The 2-year-old girl had already been sitting in a swing in Norcross' Thrasher Park for a long while, patiently waiting for her father to return, when two mothers decided to call the police.
The toddler told a policewoman that her daddy had promised he would come back for her but he hadn’t. She cried and said she wanted to go home but she didn't know where home was.
The little girl did, however, know her own name, Asia. She said her mother was Patricia and she had a brother and a sister.
Asia also knew she was born on Halloween.
More than two hours later, by then Saturday night, police found her parents, Teresa Menefee and Shannon Grose. According to the report, they smelled of alcohol.
“They both confirmed they were looking for Asia,” officer Ana Losco wrote in her report. “I asked them how long they had been looking for her. Grose told me they started looking for her approximately 20 minutes ago, which was about 19:35 [7:35 p.m.], which was more than two hours after Asia was first seen … alone in the park.”
The parents said their 7-year-old son was supposed to be watching Asia.

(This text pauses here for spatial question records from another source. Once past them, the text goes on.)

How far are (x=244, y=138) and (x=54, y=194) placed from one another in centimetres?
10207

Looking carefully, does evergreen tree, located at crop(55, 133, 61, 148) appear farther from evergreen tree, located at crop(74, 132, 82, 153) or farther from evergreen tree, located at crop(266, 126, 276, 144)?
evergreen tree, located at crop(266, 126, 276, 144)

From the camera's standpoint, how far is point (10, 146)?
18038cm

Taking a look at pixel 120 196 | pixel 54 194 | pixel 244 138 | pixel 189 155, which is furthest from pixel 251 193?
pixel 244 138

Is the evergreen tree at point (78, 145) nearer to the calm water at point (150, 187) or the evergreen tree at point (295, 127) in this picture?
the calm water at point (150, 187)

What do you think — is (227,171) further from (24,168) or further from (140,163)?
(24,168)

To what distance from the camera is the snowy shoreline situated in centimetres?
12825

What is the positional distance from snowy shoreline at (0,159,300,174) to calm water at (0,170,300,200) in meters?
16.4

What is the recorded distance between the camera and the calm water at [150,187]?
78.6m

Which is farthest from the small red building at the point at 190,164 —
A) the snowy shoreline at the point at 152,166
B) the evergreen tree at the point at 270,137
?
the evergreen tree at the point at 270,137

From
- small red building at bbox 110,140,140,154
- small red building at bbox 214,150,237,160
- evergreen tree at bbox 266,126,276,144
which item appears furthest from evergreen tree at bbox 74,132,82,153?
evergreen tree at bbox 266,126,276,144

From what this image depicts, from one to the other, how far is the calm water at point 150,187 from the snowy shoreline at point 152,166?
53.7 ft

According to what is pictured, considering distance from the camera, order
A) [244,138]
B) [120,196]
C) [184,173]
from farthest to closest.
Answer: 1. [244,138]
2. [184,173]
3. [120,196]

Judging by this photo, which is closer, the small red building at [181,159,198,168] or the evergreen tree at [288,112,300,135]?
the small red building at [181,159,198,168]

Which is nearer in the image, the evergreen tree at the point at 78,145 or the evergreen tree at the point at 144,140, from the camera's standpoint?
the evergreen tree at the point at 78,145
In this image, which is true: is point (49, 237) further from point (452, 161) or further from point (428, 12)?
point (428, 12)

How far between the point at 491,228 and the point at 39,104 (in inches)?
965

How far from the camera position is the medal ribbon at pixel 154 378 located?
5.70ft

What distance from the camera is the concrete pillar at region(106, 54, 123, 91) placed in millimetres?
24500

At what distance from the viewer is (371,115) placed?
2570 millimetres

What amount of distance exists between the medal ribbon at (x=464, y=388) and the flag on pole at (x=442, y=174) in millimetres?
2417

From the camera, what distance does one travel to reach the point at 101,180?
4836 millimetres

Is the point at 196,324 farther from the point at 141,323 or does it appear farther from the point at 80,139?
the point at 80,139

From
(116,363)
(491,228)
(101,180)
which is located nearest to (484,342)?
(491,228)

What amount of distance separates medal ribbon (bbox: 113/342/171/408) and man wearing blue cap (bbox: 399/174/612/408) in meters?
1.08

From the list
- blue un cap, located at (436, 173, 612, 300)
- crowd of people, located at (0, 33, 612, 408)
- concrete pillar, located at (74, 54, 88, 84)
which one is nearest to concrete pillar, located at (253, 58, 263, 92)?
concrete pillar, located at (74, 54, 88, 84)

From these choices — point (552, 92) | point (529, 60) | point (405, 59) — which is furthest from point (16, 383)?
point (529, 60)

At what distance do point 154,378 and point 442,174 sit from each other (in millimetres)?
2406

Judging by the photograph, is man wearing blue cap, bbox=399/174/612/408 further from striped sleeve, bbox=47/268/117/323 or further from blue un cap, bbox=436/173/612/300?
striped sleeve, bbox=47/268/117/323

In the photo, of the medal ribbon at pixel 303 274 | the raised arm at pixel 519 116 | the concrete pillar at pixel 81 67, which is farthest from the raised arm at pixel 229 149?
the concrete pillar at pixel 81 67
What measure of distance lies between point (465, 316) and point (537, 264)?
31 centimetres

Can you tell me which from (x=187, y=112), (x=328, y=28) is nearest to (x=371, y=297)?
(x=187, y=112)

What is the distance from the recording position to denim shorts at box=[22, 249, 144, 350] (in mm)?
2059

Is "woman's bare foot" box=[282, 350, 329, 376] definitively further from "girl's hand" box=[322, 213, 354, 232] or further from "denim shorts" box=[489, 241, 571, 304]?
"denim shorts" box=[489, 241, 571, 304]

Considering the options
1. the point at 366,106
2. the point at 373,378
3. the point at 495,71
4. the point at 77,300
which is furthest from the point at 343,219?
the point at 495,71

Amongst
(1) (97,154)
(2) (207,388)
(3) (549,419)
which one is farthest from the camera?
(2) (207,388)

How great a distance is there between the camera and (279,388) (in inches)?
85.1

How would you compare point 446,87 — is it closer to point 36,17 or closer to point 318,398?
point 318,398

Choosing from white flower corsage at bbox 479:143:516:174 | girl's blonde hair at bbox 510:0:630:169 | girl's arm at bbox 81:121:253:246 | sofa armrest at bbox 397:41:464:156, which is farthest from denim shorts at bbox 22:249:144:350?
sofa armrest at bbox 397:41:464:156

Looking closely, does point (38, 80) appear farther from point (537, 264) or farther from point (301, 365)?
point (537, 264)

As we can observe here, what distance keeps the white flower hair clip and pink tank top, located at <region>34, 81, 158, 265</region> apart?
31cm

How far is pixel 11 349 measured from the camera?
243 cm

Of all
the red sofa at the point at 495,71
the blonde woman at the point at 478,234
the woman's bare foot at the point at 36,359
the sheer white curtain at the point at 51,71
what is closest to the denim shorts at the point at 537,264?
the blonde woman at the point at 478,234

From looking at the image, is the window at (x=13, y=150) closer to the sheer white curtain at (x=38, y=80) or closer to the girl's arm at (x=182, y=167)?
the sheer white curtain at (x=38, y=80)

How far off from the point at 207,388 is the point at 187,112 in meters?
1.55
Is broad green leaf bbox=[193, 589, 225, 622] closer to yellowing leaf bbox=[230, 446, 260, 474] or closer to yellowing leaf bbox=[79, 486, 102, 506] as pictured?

“They both insisted they had been at the park the entire time,” the officer wrote in the report. “I then asked them if they noticed that three patrol cars had arrived in the park around 17:50 and were near the playground where they had left 2-year-old Asia. Both couples advised they had seen the police ride around the park several times but had not checked if Asia was OK. They said they had left her in the care of their 7-year-old son Damarius while he played on the playground but had not checked on her for at least two hours since they arrived at the park. When they did begin to look for her after 19:35 p.m., they noticed she was gone. I then asked them why they had not called the police to report she was missing. They did not provide a response to that question.”
The police report of the incident recounts the search for the parents and the confrontational conversation officers had with the father, Grose, once they were located.
Menefee was arrested on an outstanding warrant and was taken to Norcross PD offices in a patrol car; the report said Grose refused to be driven so he walked instead. According to the report, Grose said he was not going to "allow the police to violate his rights."
Once at the station, Grose called the police officer a "liar" and interrupted her with “whatever!” until he started refusing to talk to Losco, loudly accusing the police of “breaking up his family,” according to the report.
Eventually Grose said he would talk with an employee from the Department of Family and Children Services; that was when arrest warrants were secured for the couple.
Asia was taken by a social services worker, the other three children were taken by a relative and Menefee and Grose were taken to jail.
According to the Gwinnett County jail’s website, the two were still custody on Tuesday on charges of first-degree cruelty to children. Menefee also was being held without bond on a Gwinnett County arrest warrant issued on a larceny charge.
Grose was no longer listed as being in the jail Thursday night.
Menefee was listed as paying a $11,200 bond for a second-degree cruelty to children charge.